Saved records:
· · · · · · ·

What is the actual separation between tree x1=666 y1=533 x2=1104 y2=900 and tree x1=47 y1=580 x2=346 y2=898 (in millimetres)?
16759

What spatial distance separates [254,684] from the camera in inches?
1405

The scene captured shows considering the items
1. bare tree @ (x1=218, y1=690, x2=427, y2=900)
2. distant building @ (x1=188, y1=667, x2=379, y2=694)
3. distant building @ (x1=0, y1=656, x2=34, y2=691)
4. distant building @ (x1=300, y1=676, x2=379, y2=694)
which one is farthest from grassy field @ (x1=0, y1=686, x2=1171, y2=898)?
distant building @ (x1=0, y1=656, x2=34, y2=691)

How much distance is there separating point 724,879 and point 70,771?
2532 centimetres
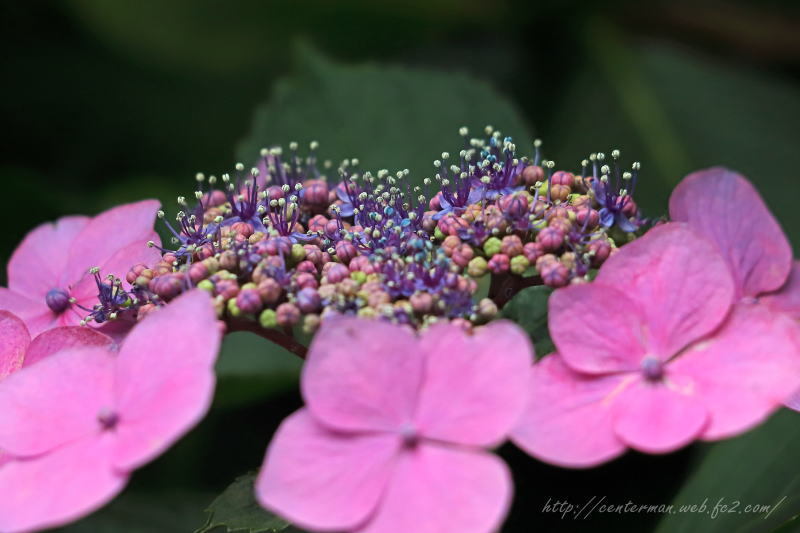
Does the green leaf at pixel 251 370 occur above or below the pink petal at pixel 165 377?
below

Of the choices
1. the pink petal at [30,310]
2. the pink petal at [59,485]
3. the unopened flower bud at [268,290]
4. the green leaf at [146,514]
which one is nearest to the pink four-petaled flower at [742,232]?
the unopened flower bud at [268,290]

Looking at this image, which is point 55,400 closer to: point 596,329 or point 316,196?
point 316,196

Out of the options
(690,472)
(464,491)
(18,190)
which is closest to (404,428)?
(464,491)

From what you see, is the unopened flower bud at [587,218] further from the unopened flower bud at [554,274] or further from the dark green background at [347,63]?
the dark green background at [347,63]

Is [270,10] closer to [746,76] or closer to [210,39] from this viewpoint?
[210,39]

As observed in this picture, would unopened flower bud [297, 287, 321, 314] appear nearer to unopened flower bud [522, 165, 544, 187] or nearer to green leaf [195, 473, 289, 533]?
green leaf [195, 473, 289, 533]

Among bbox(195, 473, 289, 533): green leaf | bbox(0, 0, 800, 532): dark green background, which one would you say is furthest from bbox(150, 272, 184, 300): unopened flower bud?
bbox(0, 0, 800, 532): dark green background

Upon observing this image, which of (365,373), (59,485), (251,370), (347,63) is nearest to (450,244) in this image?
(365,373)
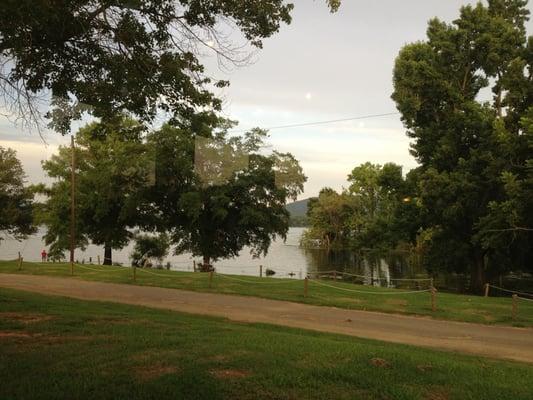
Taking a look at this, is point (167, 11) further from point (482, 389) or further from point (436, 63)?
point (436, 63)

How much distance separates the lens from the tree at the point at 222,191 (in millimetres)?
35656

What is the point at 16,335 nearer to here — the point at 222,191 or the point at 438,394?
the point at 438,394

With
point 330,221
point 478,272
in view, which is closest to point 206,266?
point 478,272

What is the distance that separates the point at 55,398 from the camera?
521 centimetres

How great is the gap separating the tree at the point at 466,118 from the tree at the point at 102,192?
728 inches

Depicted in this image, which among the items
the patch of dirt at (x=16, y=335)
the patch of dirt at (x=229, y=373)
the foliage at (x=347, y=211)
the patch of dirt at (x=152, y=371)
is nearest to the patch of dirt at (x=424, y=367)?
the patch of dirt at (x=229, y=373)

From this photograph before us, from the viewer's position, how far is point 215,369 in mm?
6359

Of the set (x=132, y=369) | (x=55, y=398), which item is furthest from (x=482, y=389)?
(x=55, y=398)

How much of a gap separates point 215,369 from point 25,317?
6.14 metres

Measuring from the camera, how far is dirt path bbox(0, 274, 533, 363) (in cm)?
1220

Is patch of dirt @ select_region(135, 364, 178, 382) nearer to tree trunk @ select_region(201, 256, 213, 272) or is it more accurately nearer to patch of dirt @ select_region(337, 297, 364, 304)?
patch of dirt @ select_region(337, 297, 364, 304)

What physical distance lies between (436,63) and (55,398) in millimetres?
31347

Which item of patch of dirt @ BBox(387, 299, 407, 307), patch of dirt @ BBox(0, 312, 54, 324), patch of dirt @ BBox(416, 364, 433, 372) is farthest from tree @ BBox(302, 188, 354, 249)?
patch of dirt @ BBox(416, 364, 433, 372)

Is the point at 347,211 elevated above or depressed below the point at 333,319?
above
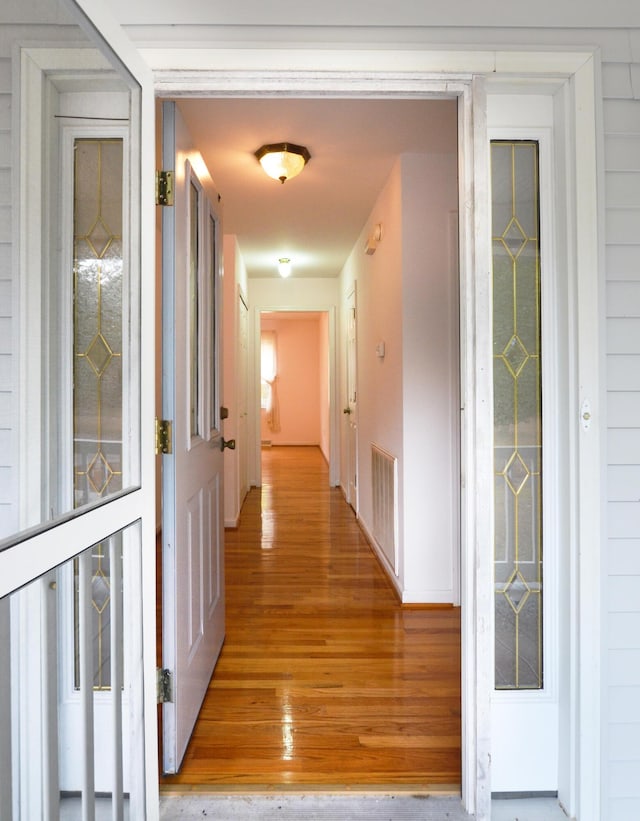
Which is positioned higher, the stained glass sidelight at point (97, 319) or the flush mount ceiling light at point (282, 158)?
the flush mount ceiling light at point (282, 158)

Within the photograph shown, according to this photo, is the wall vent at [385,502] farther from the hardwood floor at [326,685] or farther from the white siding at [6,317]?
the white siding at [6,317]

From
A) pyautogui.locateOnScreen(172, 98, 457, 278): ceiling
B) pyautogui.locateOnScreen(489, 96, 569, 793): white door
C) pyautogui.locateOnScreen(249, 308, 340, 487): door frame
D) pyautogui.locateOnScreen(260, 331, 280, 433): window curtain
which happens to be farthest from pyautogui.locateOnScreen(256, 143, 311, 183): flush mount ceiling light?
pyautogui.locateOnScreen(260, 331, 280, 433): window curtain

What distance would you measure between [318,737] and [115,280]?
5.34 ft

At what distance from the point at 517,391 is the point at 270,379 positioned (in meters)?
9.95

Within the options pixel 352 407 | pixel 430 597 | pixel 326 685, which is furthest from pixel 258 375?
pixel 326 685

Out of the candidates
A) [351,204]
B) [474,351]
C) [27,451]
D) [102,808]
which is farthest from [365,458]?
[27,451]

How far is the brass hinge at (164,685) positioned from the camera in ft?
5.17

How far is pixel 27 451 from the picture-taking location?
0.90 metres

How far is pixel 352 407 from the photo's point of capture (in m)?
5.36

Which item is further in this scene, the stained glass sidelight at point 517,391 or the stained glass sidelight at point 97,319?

· · · · · · ·

* _WHAT IS BEING ASKED_
Reproduce every item above word for word, and leave the pictures out.

* _SOLUTION TO THIS PROBLEM_
What is the actual separation between tree x1=666 y1=533 x2=1104 y2=900 and tree x1=47 y1=580 x2=346 y2=898 (in millimetres)?
16759

What spatial distance separates [254,684] from the camera in inches?
1405

The scene captured shows considering the items
1. bare tree @ (x1=218, y1=690, x2=427, y2=900)
2. distant building @ (x1=188, y1=667, x2=379, y2=694)
3. distant building @ (x1=0, y1=656, x2=34, y2=691)
4. distant building @ (x1=300, y1=676, x2=379, y2=694)
which one is farthest from grassy field @ (x1=0, y1=686, x2=1171, y2=898)?
distant building @ (x1=0, y1=656, x2=34, y2=691)

How much distance is there separating point 724,879 and point 70,771?
2532 centimetres
Does the green leaf at pixel 251 370 occur above or below the pink petal at pixel 165 377?
below

Of the choices
1. the pink petal at [30,310]
2. the pink petal at [59,485]
3. the unopened flower bud at [268,290]
4. the green leaf at [146,514]
which one is nearest to the pink four-petaled flower at [742,232]?
the unopened flower bud at [268,290]

Looking at this image, which is point 55,400 closer to: point 596,329 or point 316,196?
point 316,196

Out of the options
(690,472)
(464,491)
(18,190)
which is closest to (404,428)?
(464,491)

From what you see, is the unopened flower bud at [587,218] further from the unopened flower bud at [554,274] or further from the dark green background at [347,63]?
the dark green background at [347,63]

Is [270,10] closer to [746,76] or closer to [210,39] from this viewpoint?
[210,39]

As observed in this picture, would unopened flower bud [297, 287, 321, 314] appear nearer to unopened flower bud [522, 165, 544, 187] or nearer to green leaf [195, 473, 289, 533]?
green leaf [195, 473, 289, 533]

Among bbox(195, 473, 289, 533): green leaf | bbox(0, 0, 800, 532): dark green background, which one would you say is furthest from bbox(150, 272, 184, 300): unopened flower bud?
bbox(0, 0, 800, 532): dark green background

Upon observing this image, which of (365,373), (59,485), (251,370), (347,63) is nearest to (450,244) in this image?
(365,373)
Taking a look at this, is point (167, 11) further from point (482, 389) or further from point (436, 63)?
point (436, 63)

How much distance separates the lens from the tree at the point at 222,191 (in millimetres)?
35656

What is the point at 16,335 nearer to here — the point at 222,191 or the point at 438,394?
the point at 438,394

With
point 330,221
point 478,272
in view, which is closest to point 206,266?
point 478,272

What is the distance that separates the point at 55,398 from the camera?
521 centimetres

How great is the gap separating the tree at the point at 466,118 from the tree at the point at 102,192?
728 inches

Depicted in this image, which among the items
the patch of dirt at (x=16, y=335)
the patch of dirt at (x=229, y=373)
the foliage at (x=347, y=211)
the patch of dirt at (x=152, y=371)
is nearest to the patch of dirt at (x=424, y=367)?
the patch of dirt at (x=229, y=373)

From this photograph before us, from the viewer's position, how far is point 215,369 in mm?
6359

Of the set (x=132, y=369) | (x=55, y=398), which item is furthest from (x=482, y=389)?
(x=55, y=398)

How much of a gap separates point 215,369 from point 25,317?
6.14 metres

Measuring from the camera, how far is dirt path bbox(0, 274, 533, 363) (in cm)?
1220

Is patch of dirt @ select_region(135, 364, 178, 382) nearer to tree trunk @ select_region(201, 256, 213, 272) or is it more accurately nearer to patch of dirt @ select_region(337, 297, 364, 304)?
patch of dirt @ select_region(337, 297, 364, 304)

What physical distance lies between (436,63) and (55,398) in millimetres?
31347

Which item of patch of dirt @ BBox(387, 299, 407, 307), patch of dirt @ BBox(0, 312, 54, 324), patch of dirt @ BBox(416, 364, 433, 372) is farthest from tree @ BBox(302, 188, 354, 249)?
patch of dirt @ BBox(416, 364, 433, 372)

Is the point at 347,211 elevated above or depressed below the point at 333,319?
above
Which is positioned higher, the stained glass sidelight at point (97, 319) or the flush mount ceiling light at point (282, 158)?
the flush mount ceiling light at point (282, 158)

Within the photograph shown, according to this photo, is the wall vent at [385,502] farther from the hardwood floor at [326,685] or farther from the white siding at [6,317]?
the white siding at [6,317]

From
A) pyautogui.locateOnScreen(172, 98, 457, 278): ceiling
B) pyautogui.locateOnScreen(489, 96, 569, 793): white door
C) pyautogui.locateOnScreen(249, 308, 340, 487): door frame
D) pyautogui.locateOnScreen(260, 331, 280, 433): window curtain
which happens to be farthest from pyautogui.locateOnScreen(256, 143, 311, 183): flush mount ceiling light?
pyautogui.locateOnScreen(260, 331, 280, 433): window curtain

What distance would you measure between [318,737] and [115,280]?
5.34 ft

At what distance from the point at 517,391 is the point at 270,379 positioned (in meters)?
9.95

Within the options pixel 352 407 | pixel 430 597 | pixel 326 685, which is furthest from pixel 258 375?
pixel 326 685

Out of the candidates
A) [351,204]
B) [474,351]
C) [27,451]
D) [102,808]
which is farthest from [365,458]?
[27,451]

How far is the brass hinge at (164,685) positioned from the camera in ft?
5.17

How far is pixel 27 451 from the picture-taking location?
0.90 metres

How far is pixel 352 407 from the photo's point of capture (in m)?
5.36

Which item is further in this scene, the stained glass sidelight at point 517,391 or the stained glass sidelight at point 97,319?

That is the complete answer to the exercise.